TESTO DEL DOCUMENTO
I giornali nell’era Monti
Un po' la crisi dei lettori, un po' il nuovo governo, la politica è sparita dai giornali italiani, rimpiazzata da contabilità pensionistiche e scenari bancari
Oggi su Europa Mario Lavia abbozza un ragionamento sulla trasformazione recente delle pagine di politica dei quotidiani italiani. I “retroscena” e i volatili chiacchiericci – che potevano sparire prima per più sane ragioni – sono stati affondati dalla “sobrietà” del nuovo governo e dalla volontà di non disturbarlo, e al loro posto – in assenza di temi e dibattiti politici più ampi e vari – sono arrivate gran paginate di conti, pensioni, prospettive bancarie, eccetera.
Domenica Repubblica ha dedicato le prime sei pagine agli approfondimenti economici, quelle successive alla grande cronaca e poi agli esteri. Questo, Repubblica: cioè il giornale più “politico” fra i grandi. Corriere della Sera e Stampa già da settimane sono fatti così. E non parliamo poi delSole 24 Ore che ha questa vocazione nel suo dna. È la crisi, bellezza. Domina le nostre esistenze, detta legge anche alla stampa.
Non vi sembra passato un secolo dalle paginate con le intercettazioni – ricordate quelle meravigliose frasi smozzicate, infarcite di errori sintattici e parolacce? – o i verbali di interrogatori, o le ricostruzioni delle seratine arcoriane a base di lap dance, infermiere varie e vecchi signori ? Oggi, no. Le paginate ci sono sempre, ma illuminano decreti e progetti, ospitano grafici e tabelle sul mitico spread o l’età pensionabile, la riforma degli Ordini o la liquidità delle banche. Roba fino a poco tempo fa indigeribile per il grande pubblico, confinata nelle pagine interne, quelle che il lettore medio salta(va), roba da addetti ai lavori. Leggi, commi, tabelle: ma li leggessero i commercialisti, i notai, i banchieri.

Record di dati
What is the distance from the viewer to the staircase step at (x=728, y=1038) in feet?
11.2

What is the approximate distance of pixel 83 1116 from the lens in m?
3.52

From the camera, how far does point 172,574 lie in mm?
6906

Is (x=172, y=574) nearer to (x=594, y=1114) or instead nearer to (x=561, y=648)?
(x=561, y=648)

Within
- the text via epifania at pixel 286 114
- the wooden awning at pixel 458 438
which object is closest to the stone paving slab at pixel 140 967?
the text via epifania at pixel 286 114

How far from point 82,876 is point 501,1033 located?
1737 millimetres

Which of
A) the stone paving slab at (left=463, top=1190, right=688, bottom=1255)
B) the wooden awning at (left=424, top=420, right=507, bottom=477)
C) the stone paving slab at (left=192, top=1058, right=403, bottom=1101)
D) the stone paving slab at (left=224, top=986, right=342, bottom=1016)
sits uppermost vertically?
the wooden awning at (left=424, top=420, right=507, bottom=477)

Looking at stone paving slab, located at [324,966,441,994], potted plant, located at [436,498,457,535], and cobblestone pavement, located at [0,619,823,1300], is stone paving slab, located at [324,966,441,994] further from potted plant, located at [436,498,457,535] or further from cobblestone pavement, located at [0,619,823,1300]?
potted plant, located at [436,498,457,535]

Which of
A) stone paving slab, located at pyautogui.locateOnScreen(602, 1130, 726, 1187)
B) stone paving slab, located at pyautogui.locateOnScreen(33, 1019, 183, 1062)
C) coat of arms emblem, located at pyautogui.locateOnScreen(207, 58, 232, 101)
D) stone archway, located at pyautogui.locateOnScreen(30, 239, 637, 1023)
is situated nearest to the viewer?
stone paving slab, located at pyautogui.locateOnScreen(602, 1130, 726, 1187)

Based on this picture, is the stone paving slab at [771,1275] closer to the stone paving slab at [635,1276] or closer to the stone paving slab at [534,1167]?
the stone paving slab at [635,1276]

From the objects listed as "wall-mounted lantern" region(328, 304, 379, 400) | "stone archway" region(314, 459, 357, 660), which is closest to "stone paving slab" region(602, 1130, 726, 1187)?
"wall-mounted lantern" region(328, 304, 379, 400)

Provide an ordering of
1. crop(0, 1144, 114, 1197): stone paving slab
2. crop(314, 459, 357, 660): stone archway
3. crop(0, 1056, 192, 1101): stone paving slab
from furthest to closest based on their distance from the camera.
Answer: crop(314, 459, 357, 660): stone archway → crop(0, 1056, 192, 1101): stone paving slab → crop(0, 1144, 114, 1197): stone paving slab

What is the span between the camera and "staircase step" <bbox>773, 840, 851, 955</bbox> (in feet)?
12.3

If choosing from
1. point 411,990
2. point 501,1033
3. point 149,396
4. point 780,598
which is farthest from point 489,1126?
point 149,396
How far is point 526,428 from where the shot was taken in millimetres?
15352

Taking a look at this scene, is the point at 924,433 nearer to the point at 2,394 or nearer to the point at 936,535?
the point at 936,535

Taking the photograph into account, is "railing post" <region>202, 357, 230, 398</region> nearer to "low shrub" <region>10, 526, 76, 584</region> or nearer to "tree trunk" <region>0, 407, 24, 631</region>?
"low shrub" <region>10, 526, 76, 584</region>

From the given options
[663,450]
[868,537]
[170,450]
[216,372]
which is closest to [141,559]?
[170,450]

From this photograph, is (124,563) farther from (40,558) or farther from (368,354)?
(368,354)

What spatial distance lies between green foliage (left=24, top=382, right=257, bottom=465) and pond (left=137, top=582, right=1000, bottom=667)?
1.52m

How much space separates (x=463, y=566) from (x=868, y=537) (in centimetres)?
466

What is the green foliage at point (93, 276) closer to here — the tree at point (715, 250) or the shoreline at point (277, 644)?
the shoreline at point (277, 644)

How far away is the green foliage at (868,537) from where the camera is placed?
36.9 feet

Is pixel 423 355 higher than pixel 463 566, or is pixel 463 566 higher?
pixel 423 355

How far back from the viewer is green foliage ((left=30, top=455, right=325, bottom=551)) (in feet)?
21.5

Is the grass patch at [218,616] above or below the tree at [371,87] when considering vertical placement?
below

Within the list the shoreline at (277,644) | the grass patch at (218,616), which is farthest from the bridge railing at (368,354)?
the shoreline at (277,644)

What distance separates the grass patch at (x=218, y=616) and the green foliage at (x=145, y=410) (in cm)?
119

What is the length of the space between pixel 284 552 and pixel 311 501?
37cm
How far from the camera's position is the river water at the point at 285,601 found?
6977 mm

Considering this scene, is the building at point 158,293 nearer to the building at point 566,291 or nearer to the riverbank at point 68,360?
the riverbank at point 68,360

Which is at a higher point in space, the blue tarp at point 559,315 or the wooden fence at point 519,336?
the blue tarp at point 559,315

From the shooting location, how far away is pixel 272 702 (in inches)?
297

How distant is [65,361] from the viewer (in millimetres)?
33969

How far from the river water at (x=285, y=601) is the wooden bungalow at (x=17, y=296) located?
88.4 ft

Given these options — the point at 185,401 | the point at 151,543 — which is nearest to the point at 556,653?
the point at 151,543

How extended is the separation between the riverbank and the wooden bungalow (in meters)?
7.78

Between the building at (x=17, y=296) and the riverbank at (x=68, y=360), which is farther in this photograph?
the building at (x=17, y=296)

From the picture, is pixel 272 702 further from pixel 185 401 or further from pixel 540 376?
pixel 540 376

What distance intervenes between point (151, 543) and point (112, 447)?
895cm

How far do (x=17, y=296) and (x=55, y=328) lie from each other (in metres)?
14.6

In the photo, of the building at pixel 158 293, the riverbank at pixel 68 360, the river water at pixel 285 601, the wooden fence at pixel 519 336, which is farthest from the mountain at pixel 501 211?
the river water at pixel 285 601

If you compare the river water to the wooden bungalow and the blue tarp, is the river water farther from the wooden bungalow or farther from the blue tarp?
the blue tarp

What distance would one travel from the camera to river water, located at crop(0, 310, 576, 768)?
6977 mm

---

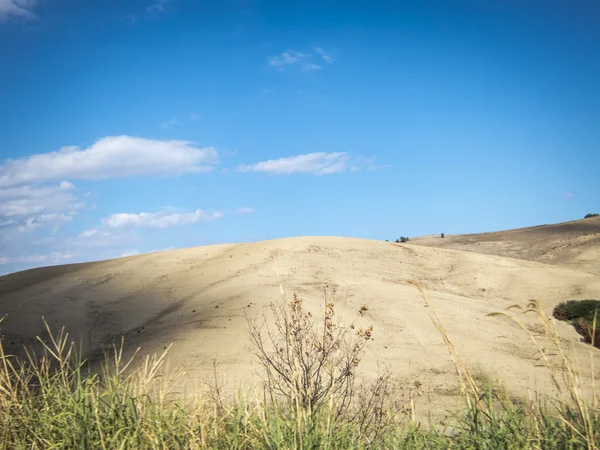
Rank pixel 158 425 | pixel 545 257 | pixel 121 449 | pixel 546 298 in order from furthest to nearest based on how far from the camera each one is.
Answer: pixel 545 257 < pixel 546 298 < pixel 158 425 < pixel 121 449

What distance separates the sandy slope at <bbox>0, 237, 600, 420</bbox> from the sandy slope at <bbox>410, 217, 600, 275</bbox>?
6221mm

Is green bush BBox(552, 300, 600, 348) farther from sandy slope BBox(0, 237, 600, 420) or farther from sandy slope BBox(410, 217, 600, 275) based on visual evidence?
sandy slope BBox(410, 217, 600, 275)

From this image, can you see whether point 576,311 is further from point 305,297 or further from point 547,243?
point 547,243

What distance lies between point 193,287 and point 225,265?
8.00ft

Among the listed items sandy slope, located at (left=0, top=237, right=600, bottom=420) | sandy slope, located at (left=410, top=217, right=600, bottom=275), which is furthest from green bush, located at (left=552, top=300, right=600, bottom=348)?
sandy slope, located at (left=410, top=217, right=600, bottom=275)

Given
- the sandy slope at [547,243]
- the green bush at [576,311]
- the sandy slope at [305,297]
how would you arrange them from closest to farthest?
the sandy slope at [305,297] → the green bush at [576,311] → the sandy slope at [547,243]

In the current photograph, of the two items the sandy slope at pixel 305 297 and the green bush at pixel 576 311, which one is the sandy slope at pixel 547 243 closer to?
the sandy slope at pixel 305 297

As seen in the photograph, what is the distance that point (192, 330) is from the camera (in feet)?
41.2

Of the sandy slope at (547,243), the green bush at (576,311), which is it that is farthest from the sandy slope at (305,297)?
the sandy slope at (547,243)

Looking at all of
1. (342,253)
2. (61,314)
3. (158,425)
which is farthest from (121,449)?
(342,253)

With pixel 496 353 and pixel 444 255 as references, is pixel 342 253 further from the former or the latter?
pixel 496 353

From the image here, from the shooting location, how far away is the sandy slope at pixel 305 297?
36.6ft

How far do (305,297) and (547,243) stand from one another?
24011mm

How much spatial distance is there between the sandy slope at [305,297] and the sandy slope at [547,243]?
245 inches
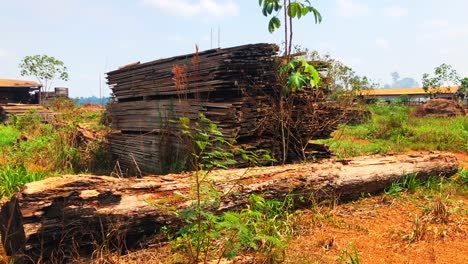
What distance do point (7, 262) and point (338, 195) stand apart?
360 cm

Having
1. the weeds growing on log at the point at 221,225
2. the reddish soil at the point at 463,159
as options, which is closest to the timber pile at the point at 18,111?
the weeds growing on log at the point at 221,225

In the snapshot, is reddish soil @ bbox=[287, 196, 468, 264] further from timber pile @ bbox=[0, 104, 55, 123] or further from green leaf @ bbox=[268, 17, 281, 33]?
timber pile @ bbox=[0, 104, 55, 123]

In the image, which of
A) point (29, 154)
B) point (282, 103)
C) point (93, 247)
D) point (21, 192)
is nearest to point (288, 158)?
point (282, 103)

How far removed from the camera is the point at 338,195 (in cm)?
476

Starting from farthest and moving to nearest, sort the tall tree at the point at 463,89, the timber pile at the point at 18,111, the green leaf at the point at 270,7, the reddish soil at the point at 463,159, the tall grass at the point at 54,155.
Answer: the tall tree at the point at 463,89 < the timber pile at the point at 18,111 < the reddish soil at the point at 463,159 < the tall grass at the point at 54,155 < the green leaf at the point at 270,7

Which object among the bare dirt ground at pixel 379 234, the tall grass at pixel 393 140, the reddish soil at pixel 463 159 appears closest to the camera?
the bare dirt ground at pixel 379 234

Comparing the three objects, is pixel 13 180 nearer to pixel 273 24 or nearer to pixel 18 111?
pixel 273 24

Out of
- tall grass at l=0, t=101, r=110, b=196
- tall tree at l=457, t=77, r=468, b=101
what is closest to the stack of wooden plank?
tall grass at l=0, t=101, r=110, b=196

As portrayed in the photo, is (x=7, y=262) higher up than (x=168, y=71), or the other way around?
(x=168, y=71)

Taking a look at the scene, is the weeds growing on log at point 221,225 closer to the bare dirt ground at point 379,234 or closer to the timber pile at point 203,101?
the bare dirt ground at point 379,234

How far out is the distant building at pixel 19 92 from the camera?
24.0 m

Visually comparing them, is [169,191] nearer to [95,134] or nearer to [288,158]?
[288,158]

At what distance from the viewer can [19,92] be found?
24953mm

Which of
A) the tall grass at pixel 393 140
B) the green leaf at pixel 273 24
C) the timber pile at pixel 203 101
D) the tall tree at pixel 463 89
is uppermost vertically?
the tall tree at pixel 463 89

ESERCIZI
A: Nell'articolo sui giornali nell'era Monti, quante pagine ha dedicato Repubblica agli approfondimenti economici domenica?
B: Riporta dall'articolo sui giornali nell'era Monti il brano che comincia con "Non vi sembra" e finisce con "notai, i banchieri.".
Per svolgere gli esercizi il materiale non serve.

SOLUZIONI
A: Le prime sei pagine.

B:
Non vi sembra passato un secolo dalle paginate con le intercettazioni – ricordate quelle meravigliose frasi smozzicate, infarcite di errori sintattici e parolacce? – o i verbali di interrogatori, o le ricostruzioni delle seratine arcoriane a base di lap dance, infermiere varie e vecchi signori ? Oggi, no. Le paginate ci sono sempre, ma illuminano decreti e progetti, ospitano grafici e tabelle sul mitico spread o l’età pensionabile, la riforma degli Ordini o la liquidità delle banche. Roba fino a poco tempo fa indigeribile per il grande pubblico, confinata nelle pagine interne, quelle che il lettore medio salta(va), roba da addetti ai lavori. Leggi, commi, tabelle: ma li leggessero i commercialisti, i notai, i banchieri.